Christian Flachsland

  • Christian Flachsland is Professor of Climate Policy at the Hertie School and Director of the School's Centre for Sustainability. He is also a Research Fellow at the Mercator Research Institute on Global Commons and Climate Change (MCC). His research focuses on the design, governance and politics of climate, energy and sustainability policy. He publishes in Science, Nature Climate Change, and leading journals on climate policy and climate politics. Flachsland co-coordinates the research on Governance in the Kopernikus-Ariadne project, a major research consortium assessing climate policy options for Germany and Europe, funded by the German Federal Ministry of Education and Research (BMBF).

Cornelia Woll

  • Cornelia Woll is President of the Hertie School and Professor of International Political Economy. Woll came to the Hertie School in 2022 from Sciences Po in Paris, where she had served in many roles since 2006, including President of the Academic Board, Professor of Political Science, Co-Director of the Max Planck Sciences Po Center.

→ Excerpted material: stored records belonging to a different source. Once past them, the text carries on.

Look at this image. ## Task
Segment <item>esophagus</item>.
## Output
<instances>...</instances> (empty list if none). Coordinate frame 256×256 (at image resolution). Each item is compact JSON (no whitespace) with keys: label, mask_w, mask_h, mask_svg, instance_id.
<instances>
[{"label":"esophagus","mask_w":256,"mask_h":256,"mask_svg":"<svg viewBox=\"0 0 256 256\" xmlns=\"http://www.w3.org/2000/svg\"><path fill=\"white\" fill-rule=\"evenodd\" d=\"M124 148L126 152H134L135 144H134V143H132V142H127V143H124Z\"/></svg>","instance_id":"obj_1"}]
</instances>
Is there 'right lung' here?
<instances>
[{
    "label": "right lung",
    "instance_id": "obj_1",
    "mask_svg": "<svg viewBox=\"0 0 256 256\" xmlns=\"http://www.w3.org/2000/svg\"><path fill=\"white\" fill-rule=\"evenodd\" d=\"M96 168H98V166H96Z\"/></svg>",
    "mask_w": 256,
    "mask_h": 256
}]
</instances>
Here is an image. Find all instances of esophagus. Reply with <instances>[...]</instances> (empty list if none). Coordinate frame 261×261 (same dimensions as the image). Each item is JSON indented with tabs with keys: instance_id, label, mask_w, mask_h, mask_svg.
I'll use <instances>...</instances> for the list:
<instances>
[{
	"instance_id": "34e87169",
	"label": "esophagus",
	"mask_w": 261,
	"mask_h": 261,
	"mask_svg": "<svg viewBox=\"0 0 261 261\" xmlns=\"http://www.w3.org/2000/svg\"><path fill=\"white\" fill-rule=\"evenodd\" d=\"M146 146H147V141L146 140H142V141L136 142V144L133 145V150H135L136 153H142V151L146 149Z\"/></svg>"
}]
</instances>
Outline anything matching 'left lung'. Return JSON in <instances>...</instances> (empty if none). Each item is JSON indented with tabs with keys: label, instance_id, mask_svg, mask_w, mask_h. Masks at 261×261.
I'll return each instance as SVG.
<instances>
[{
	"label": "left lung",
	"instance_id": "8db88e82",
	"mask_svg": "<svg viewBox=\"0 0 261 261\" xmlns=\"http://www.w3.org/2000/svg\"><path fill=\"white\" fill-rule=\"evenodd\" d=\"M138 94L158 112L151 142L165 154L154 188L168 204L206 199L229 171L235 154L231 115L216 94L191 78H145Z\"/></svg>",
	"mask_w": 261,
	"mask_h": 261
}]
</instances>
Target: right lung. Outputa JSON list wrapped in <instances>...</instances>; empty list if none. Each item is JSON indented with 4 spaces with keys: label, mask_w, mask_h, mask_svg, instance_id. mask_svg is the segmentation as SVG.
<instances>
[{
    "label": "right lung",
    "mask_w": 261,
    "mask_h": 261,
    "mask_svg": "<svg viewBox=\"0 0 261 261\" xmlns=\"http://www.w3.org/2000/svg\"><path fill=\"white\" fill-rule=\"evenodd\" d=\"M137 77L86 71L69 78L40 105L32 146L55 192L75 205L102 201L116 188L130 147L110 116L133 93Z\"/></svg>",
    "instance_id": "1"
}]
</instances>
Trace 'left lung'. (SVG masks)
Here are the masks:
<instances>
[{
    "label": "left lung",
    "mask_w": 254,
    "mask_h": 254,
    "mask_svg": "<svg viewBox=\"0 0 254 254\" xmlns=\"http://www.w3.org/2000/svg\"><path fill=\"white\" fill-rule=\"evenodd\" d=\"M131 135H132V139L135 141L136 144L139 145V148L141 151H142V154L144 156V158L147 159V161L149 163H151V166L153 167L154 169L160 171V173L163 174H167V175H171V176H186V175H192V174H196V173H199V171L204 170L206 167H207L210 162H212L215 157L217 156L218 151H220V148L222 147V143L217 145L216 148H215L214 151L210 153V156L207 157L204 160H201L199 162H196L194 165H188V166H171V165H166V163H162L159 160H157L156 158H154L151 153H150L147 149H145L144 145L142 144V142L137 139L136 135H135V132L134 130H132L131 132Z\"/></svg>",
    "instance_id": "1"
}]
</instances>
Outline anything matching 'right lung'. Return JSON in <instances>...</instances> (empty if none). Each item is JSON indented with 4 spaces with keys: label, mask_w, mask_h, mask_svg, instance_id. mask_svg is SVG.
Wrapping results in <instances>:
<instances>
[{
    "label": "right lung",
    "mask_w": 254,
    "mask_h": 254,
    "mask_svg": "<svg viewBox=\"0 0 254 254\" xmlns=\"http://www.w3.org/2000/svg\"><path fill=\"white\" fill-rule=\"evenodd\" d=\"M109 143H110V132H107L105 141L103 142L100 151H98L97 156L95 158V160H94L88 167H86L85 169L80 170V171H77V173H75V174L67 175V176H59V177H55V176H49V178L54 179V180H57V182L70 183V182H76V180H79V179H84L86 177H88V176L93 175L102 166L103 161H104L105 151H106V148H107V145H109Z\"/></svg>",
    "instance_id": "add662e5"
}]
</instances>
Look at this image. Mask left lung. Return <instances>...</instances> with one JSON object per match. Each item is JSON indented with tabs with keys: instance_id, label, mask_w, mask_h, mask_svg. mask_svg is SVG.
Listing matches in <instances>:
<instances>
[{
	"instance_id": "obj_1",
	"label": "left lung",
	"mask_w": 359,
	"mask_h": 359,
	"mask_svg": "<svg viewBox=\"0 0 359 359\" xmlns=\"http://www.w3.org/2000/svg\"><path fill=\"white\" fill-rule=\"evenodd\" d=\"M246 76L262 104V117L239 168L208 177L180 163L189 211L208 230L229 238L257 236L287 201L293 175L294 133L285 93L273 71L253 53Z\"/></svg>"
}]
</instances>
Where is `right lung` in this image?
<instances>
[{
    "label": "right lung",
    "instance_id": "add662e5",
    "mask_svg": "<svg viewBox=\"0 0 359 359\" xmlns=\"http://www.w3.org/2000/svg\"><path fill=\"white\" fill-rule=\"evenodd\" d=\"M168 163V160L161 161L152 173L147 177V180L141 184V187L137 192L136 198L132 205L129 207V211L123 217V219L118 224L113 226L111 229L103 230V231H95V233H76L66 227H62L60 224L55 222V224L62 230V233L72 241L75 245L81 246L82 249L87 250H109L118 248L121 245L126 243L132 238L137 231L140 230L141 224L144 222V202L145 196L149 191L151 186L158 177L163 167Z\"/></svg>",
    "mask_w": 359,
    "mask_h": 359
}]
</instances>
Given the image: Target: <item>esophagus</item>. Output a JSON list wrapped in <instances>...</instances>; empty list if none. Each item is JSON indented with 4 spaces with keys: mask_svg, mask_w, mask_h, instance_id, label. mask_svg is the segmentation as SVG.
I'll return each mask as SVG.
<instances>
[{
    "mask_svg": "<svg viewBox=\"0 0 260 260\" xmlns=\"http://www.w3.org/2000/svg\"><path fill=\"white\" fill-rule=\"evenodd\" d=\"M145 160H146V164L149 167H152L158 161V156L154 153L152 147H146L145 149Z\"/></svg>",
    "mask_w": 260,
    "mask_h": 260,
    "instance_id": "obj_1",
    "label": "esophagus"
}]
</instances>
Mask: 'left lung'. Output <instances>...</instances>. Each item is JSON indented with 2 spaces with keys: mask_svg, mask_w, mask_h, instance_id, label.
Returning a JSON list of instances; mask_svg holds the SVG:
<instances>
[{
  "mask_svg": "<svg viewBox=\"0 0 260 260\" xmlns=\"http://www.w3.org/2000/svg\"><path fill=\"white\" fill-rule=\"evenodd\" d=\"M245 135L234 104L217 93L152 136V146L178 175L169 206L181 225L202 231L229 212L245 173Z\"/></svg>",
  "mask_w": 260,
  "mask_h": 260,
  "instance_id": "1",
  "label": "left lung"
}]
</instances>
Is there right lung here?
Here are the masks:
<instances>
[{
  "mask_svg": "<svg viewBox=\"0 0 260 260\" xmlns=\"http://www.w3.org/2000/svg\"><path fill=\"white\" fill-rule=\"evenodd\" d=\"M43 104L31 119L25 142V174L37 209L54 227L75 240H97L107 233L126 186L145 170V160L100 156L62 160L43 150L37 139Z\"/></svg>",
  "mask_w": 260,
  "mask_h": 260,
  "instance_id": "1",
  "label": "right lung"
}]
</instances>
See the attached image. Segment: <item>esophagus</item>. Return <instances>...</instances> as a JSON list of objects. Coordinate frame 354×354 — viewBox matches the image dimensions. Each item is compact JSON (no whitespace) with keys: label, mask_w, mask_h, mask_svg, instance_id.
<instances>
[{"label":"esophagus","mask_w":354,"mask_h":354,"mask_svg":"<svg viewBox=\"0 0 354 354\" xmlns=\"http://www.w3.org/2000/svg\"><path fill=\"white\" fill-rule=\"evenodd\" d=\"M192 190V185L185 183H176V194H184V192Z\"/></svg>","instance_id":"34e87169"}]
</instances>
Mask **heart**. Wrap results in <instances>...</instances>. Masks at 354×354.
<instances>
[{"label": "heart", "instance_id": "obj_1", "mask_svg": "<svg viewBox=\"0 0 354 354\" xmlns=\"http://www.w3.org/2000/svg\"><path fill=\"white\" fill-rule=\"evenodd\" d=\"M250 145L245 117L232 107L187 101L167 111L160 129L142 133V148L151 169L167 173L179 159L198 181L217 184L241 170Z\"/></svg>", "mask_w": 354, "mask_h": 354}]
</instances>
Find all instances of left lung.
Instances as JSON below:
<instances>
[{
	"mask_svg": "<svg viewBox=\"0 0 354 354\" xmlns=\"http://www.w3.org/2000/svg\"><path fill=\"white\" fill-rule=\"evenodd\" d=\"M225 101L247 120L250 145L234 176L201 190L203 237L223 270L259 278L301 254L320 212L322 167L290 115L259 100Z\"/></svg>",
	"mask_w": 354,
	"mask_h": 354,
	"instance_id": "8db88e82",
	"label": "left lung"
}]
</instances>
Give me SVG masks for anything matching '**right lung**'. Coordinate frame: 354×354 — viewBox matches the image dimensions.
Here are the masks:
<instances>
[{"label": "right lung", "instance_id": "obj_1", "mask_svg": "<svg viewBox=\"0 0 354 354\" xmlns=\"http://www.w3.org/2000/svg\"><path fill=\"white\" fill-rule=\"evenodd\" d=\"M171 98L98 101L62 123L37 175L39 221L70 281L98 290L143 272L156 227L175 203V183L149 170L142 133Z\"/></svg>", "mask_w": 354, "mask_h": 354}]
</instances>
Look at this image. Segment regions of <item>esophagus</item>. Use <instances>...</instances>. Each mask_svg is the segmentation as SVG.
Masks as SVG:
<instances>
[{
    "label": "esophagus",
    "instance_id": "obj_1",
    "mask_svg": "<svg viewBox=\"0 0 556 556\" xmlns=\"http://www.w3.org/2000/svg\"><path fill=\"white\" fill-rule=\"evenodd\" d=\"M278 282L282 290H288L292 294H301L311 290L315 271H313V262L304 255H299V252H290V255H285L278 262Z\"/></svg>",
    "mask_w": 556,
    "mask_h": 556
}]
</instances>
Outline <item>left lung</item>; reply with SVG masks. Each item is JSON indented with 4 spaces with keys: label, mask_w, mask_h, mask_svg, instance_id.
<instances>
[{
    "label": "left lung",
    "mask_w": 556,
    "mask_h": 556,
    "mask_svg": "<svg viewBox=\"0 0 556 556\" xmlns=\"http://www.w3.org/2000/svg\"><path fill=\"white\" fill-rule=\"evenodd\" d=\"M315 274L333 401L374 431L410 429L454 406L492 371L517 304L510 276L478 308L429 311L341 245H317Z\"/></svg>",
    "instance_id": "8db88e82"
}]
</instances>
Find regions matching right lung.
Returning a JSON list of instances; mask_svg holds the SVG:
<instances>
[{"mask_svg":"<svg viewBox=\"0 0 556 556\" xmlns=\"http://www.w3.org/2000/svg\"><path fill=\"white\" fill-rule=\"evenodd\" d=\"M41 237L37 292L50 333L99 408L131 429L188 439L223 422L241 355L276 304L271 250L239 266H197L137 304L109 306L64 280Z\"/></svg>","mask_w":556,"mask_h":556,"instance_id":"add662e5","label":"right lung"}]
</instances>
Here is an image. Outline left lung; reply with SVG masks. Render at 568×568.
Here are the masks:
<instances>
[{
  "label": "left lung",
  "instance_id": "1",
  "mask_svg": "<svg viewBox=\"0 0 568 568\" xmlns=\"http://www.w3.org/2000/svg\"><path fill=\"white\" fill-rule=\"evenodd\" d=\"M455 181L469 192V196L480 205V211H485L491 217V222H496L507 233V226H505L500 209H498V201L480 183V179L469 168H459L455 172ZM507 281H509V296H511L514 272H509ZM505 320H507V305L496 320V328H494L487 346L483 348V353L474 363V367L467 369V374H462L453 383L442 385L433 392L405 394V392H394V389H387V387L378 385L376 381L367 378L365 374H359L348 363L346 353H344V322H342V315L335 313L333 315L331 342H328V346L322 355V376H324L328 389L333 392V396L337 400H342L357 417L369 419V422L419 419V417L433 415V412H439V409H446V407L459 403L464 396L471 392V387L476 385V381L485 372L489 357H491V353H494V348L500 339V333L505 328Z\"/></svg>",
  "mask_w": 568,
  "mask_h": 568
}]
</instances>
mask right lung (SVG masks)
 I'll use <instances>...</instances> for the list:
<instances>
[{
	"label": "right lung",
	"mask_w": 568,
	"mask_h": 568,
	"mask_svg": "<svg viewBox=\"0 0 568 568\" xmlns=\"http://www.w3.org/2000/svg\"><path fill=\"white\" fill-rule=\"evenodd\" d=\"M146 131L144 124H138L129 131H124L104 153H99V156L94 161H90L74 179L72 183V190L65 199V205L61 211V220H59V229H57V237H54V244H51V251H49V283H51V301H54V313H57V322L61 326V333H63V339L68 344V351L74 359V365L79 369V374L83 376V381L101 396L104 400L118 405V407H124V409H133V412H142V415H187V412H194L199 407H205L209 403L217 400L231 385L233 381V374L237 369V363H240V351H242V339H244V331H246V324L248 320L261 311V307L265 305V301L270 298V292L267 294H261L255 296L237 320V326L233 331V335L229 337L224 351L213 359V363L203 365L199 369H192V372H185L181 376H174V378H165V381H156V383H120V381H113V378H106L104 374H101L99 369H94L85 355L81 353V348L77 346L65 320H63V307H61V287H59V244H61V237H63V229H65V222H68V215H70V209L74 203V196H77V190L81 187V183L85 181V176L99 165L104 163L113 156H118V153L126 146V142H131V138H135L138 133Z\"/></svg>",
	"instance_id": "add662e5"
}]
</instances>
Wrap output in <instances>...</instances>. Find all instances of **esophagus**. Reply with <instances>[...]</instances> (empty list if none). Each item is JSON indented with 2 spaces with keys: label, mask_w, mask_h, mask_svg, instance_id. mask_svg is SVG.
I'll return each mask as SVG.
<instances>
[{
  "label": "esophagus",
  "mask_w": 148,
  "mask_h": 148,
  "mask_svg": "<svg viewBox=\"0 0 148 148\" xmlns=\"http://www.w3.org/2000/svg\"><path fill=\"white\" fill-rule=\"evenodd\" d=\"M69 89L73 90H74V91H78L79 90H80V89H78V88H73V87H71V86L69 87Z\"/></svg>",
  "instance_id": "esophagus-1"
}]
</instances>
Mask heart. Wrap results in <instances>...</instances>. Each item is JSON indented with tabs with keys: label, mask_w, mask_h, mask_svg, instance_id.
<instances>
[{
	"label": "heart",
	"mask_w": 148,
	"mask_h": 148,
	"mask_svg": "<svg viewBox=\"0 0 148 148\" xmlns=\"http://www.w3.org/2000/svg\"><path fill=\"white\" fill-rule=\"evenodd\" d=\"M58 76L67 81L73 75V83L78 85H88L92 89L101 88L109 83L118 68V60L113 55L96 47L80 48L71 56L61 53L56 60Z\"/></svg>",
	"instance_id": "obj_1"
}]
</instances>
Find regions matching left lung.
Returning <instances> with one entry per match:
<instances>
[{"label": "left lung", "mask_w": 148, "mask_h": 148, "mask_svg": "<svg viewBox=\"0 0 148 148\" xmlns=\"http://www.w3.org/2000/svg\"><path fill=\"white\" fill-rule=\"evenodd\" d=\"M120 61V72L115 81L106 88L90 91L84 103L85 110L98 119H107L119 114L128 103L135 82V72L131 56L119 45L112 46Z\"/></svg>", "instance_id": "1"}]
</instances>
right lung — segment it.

She has been a visiting professor at Goethe University Frankfurt and Harvard University. Woll holds a habilitation in political science from the University of Bremen (2013), a bi-national PhD from Sciences Po and the University of Cologne (2005), and an MA and a BA in international relations and political science from the University of Chicago.

    Her research focuses on the international political economy and economic sociology, in particular regulatory issues in the European Union and the United States. A specialist on business-government relations, she is the author of Corporate Crime and Punishment: Negotiated Justice in Global Markets (Princeton, 2023), The Power of Inaction: Bank Bailouts in Comparative Perspective (Cornell, 2014) and Firm Interest: How Governments Shape Business Lobbying on Global Trade (Cornell, 2008). Other work has examined economic patriotism, trade and industrial policies, Europeanisation and employers' organisations.

Hanna Decker

  • Hanna Decker studied economics and political science, specialising in resource and energy economics in Münster and Lyon. She also completed the Konrad Adenauer Foundation's "Young Journalists Programme". From 2016 to 2018 she worked as an economics editor at FAZ.NET. She then moved to Cologne, where she worked on electricity and gas markets, decarbonisation instruments and paths to climate neutrality at the Institute of Energy Economics (EWI) and on her Master's degree in Economics at the university. In March 2023, she returned to the economics editorial team at F.A.Z. and has been reporting on energy topics since then.